Dominican baseball player & coach (born 1988)

Pedro Manuel Guerrero (born December 3, 1988) is a Dominican former professional baseball infielder and current coach. He is the hitting coach for the Miami Marlins of Major League Baseball (MLB). He is the nephew of former MLB manager and longtime coach, Manny Acta.

==Playing career==
Guerrero was born in San Pedro de Macoris, Dominican Republic. He played professionally in the Los Angeles Dodgers organization from 2006 through 2013, playing as high as Class A+. He batted .236/.287/.351 with 23 home runs, 29 stolen bases, and 163 RBIs in 1,382 at bats over 411 games. He played 183 games at shortstop, 111 games at third base, 97 games at second base, and two games in left field.

==Coaching career==
===Philadelphia Phillies===
Guerrero was the bench coach for the rookie-league Ogden Raptors from 2016 to 2017, before being hired to be the assistant hitting coach for the Philadelphia Phillies, a role which he held through the 2021 season.

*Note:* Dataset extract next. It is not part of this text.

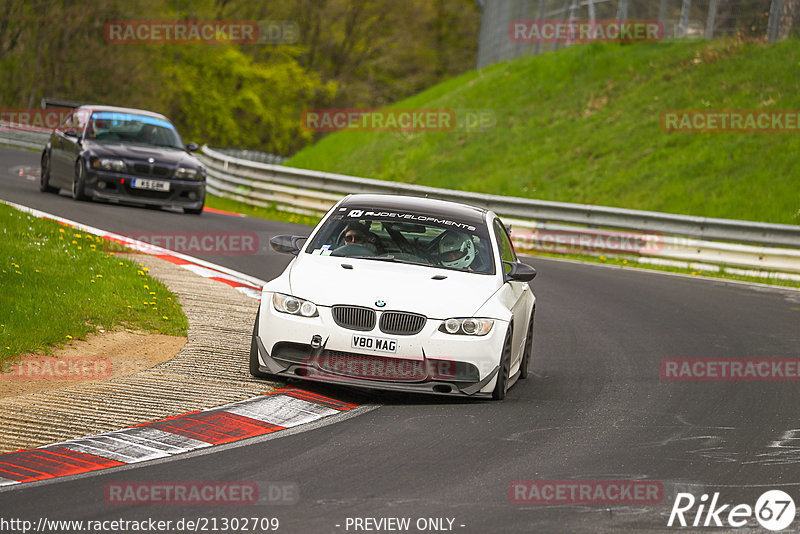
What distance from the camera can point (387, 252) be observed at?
934 centimetres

===San Francisco Giants===
On November 9, 2021, Guerrero was hired by the San Francisco Giants to serve as the team's assistant hitting coach for the 2022 season.

===Miami Marlins===
On November 10, 2024, Guerrero was hired by the Miami Marlins to be their hitting coach, ending his 3-season-long stint with San Francisco. This move to Miami reunited Guerrero with now-Miami assistant general manager Gabe Kapler, who was the Giants manager during the first two out of three years Guerrero spent with the team.